(Selected extract begins)
Proof verification of function that satisfies $f(xy)=f(x)+f(y)$ A function $f:(0,\infty)\mapsto R$ satisfies the condition $f(xy)=f(x)+f(y) $ for all $x>0,y>0$. If $f$ is differentiable at $1$, prove that $f$ is differentiable at every $c\in (0,\infty)$ and $f'(c)=f'(1)/c$
My attempt: Consider,
$\lim_{x \to c}\{\frac{f(x)-f(c)}{x-c}\}$ $=$ $\lim_{x \to c}\{\frac{2f(x)-f(xc)}{x-c}\}$
Now take $x=yc$, then,
$\lim_{y \to 1}\{\frac{2f(yc)-f(yc^2)}{(y-1)c}\}$ (*)
Now $2f(yc)=2f(y)+2f(c)$ and $f(yc^2)=f(y)+f(c^2)$
Then (*) becomes,
$\lim_{y \to 1}\{\frac{f(y)+2f(c)-f(c^2)}{(y-1)c}\}$
Now, $f(c^2)=2f(c)$ by definition
This implies, $\lim_{y \to 1}\{\frac{f(y)}{(y-1)c}\}$ $=$ $f'(1)/c$
(since $f'(1)= \lim_{y \to 1}\{\frac{f(y)}{y-1}\}$, as taking y=1 we get $f(x)=f(1)+f(x)$ so, $f(1)=0$
Is this correct? Thanks in advance!
(Selected extract ends)
(Excerpted records begins)
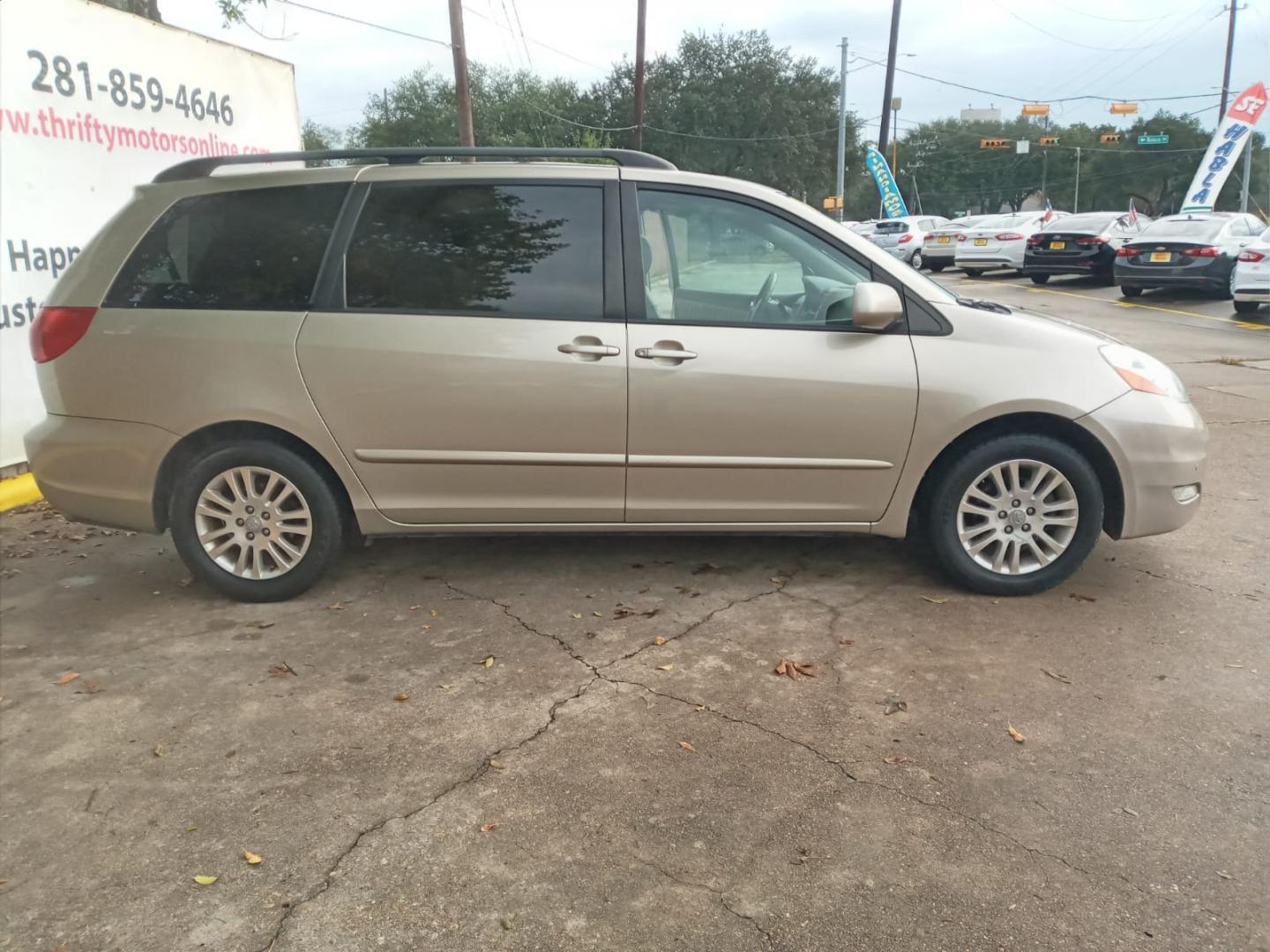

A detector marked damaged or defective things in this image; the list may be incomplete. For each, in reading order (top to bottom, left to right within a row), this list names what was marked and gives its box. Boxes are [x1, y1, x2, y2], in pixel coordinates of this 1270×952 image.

cracked concrete pavement [0, 271, 1265, 949]
concrete crack [256, 675, 599, 949]
concrete crack [632, 852, 772, 949]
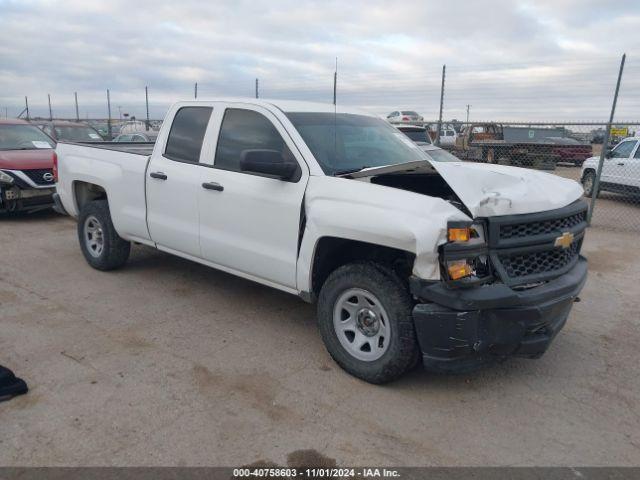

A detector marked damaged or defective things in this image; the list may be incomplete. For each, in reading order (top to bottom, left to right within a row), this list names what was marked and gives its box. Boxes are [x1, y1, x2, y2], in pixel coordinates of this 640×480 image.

crumpled hood [430, 162, 584, 217]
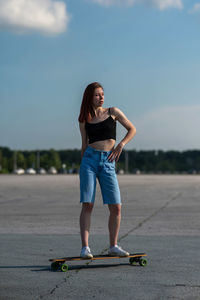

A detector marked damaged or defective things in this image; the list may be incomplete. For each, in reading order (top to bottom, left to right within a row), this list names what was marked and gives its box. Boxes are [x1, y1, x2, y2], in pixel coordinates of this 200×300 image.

cracked asphalt surface [0, 175, 200, 298]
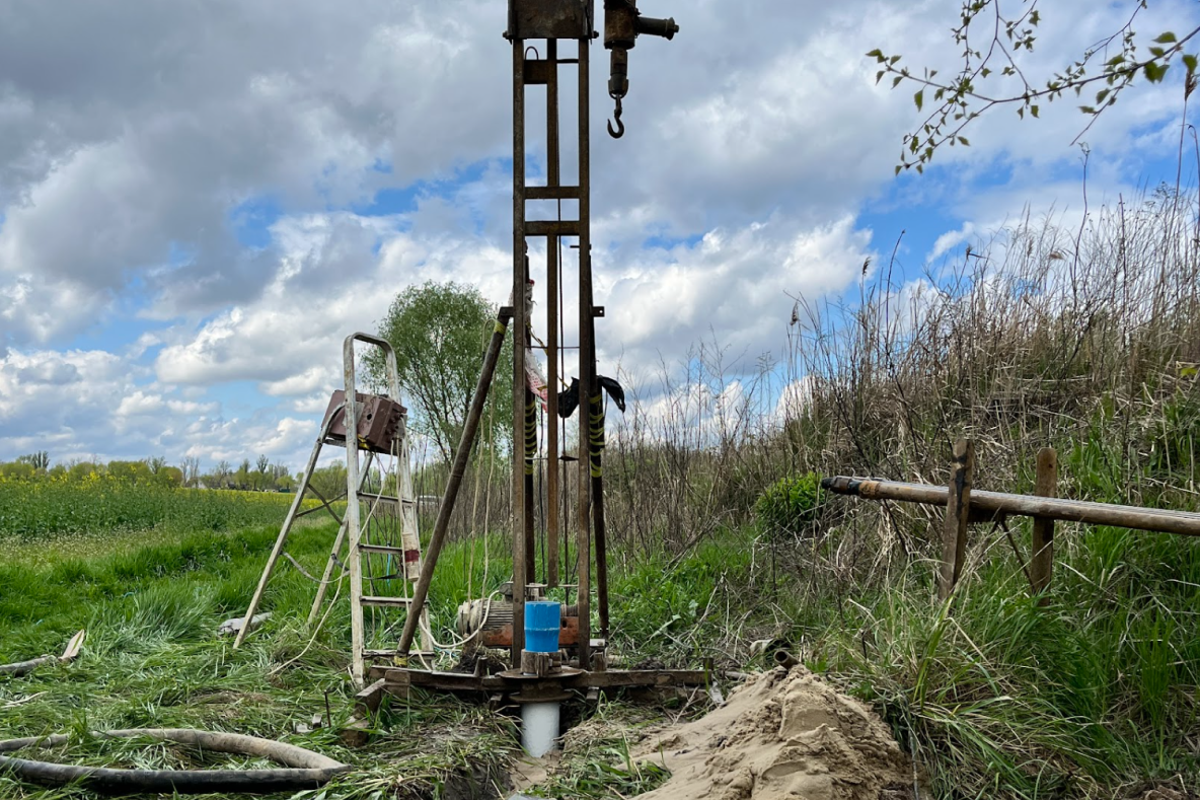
(Excerpted records ends)
▶ _What this exercise asks_
1. State whether each statement below agrees with the proof-verification post. Answer yes or no for each, and quote the words of the post that decide it.
(a) The function $f$ is defined on the positive real numbers.
(b) The attempt substitutes $x=yc$ into the limit.
(c) The attempt obtains $f(1)=0$ by taking $x=1$.
2. Repeat, without any change, the portion of the proof-verification post that begins at the words "Proof verification of" and stops after "Thanks in advance!".

▶ _Results in order_
1.
(a) Yes: "A function $f:(0,\infty)\mapsto R$"
(b) Yes: "Now take $x=yc$"
(c) No: "as taking y=1 we get $f(x)=f(1)+f(x)$"

2.
Proof verification of function that satisfies $f(xy)=f(x)+f(y)$ A function $f:(0,\infty)\mapsto R$ satisfies the condition $f(xy)=f(x)+f(y) $ for all $x>0,y>0$. If $f$ is differentiable at $1$, prove that $f$ is differentiable at every $c\in (0,\infty)$ and $f'(c)=f'(1)/c$
My attempt: Consider,
$\lim_{x \to c}\{\frac{f(x)-f(c)}{x-c}\}$ $=$ $\lim_{x \to c}\{\frac{2f(x)-f(xc)}{x-c}\}$
Now take $x=yc$, then,
$\lim_{y \to 1}\{\frac{2f(yc)-f(yc^2)}{(y-1)c}\}$ (*)
Now $2f(yc)=2f(y)+2f(c)$ and $f(yc^2)=f(y)+f(c^2)$
Then (*) becomes,
$\lim_{y \to 1}\{\frac{f(y)+2f(c)-f(c^2)}{(y-1)c}\}$
Now, $f(c^2)=2f(c)$ by definition
This implies, $\lim_{y \to 1}\{\frac{f(y)}{(y-1)c}\}$ $=$ $f'(1)/c$
(since $f'(1)= \lim_{y \to 1}\{\frac{f(y)}{y-1}\}$, as taking y=1 we get $f(x)=f(1)+f(x)$ so, $f(1)=0$
Is this correct? Thanks in advance!